Define attributes - What varies in your data (topic, difficulty, style, etc.)
Create templates - How the AI should generate content using those attributes
Generate samples - The system creates many examples by combining different attribute values

Your First Synthesis#

Let’s create a simple question-answer dataset. Save this as my_first_synth.yaml:

# Generate 10 geography questions
strategy: GENERAL
num_samples: 10
output_path: geography_qa.jsonl

strategy_params:
  # Give the AI an example to learn from
  input_examples:
    - examples:
      - example_question: "What is the capital of France?"

  # Define what should vary across examples
  sampled_attributes:
    - id: difficulty
      name: Difficulty Level
      description: How challenging the question should be
      possible_values:
        - id: easy
          name: Easy
          description: Basic facts everyone should know
        - id: hard
          name: Hard
          description: Detailed knowledge for experts

  # Tell the AI how to generate questions and answers
  generated_attributes:
    - id: question
      instruction_messages:
        - role: SYSTEM
          content: "You are a geography teacher creating quiz questions. Example: {example_question}"
        - role: USER
          content: "Create a {difficulty} geography question. Write the question only, not the answer."
    - id: answer
      instruction_messages:
        - role: SYSTEM
          content: "You are a helpful AI assistant."
        - role: USER
          content: "{question}"

# Configure which AI model to use
inference_config:
  model:
    model_name: claude-3-5-sonnet-20240620
  engine: ANTHROPIC

Run it with:

oumi synth -c my_first_synth.yaml

What happens: The system will create 10 geography questions, some easy and some hard, saved to geography_qa.jsonl.

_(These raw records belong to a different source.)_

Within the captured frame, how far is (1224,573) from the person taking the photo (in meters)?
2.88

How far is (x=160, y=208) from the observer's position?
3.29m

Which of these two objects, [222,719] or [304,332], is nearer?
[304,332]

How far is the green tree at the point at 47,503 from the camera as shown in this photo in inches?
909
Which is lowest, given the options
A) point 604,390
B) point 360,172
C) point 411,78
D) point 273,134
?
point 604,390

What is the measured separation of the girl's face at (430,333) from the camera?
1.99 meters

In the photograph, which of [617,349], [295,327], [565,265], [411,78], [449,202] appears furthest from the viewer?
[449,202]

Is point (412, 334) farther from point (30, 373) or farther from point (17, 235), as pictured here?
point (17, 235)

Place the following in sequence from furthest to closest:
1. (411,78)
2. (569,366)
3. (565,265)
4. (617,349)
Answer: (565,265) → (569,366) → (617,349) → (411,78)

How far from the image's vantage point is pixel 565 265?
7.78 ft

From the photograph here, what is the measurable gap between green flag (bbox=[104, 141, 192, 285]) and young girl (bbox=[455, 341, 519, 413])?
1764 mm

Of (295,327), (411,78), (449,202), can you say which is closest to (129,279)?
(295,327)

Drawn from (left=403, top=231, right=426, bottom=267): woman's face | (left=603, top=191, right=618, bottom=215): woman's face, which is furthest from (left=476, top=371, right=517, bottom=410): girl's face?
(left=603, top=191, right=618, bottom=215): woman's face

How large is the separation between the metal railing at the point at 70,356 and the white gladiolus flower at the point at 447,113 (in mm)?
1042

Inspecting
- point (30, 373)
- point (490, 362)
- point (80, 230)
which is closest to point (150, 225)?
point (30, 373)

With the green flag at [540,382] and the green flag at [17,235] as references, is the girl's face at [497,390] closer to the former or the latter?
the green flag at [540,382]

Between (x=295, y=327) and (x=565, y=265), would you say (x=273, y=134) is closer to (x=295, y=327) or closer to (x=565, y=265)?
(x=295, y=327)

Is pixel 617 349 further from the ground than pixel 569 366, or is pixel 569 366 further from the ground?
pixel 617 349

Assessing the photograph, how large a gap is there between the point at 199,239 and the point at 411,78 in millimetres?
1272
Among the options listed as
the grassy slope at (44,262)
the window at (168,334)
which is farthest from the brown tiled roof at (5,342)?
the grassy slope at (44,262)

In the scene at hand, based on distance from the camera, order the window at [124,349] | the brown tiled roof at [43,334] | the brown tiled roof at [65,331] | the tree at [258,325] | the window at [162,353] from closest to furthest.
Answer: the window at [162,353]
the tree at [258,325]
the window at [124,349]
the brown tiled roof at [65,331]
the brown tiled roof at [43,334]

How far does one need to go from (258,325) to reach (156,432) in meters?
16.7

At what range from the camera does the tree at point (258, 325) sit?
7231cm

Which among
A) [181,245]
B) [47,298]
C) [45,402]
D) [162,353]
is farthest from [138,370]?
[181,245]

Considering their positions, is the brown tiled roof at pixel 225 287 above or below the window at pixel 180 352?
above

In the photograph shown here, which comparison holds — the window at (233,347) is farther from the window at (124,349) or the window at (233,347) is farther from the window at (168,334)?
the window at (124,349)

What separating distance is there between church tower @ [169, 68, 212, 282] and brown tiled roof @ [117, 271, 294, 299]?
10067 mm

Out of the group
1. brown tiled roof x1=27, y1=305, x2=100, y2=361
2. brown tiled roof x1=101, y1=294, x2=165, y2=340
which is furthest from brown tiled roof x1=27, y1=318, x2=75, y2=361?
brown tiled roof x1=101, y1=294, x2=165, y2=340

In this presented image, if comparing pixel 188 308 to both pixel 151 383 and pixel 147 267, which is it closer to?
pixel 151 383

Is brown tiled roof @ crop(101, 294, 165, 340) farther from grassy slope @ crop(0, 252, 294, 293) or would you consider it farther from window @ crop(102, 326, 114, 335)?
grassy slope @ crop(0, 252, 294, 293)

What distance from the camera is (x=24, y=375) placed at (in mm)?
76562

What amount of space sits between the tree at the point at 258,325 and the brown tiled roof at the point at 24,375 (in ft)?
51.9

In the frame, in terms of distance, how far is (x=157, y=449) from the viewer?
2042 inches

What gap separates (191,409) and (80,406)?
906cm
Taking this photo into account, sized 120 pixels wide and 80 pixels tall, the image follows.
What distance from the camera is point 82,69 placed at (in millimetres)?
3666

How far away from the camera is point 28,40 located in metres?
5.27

Understanding the Results#

After running synthesis, you’ll see:

A preview table showing the first few generated samples
The total number of samples created
Instructions for using the dataset in training

Each line in the output file contains one example:

{"difficulty": "easy", "question": "What is the largest continent?", "answer": "Asia"}
{"difficulty": "hard", "question": "Which country has the most time zones?", "answer": "France"}

Next Steps: Building More Complex Datasets#

Once you’re comfortable with the basics, you can create more sophisticated datasets:

Adding Multiple Attributes#

Mix and match different properties (topic + difficulty + style):

sampled_attributes:
  - id: topic
    possible_values: [{id: geography}, {id: history}, {id: science}]
  - id: difficulty
    possible_values: [{id: easy}, {id: medium}, {id: hard}]
  - id: style
    possible_values: [{id: formal}, {id: casual}, {id: academic}]

Using Your Own Data#

Feed in existing datasets or documents:

input_data:
  - path: "my_existing_data.jsonl"
input_documents:
  - path: "textbook.pdf"

Supported dataset formats (input_data): JSONL, JSON, CSV, TSV, Parquet, and XLSX. For XLSX files, every sheet is concatenated into a single dataset, so you can keep related tabs in one workbook. Globs are supported:

input_data:
  - path: "data/**/*.xlsx"

Supported document formats (input_documents): .pdf, .txt, .md, .html, and .docx. DOCX files are parsed paragraph-by-paragraph.

Note

XLSX / DOCX parsing require the synthesis extras: pip install oumi[synthesis].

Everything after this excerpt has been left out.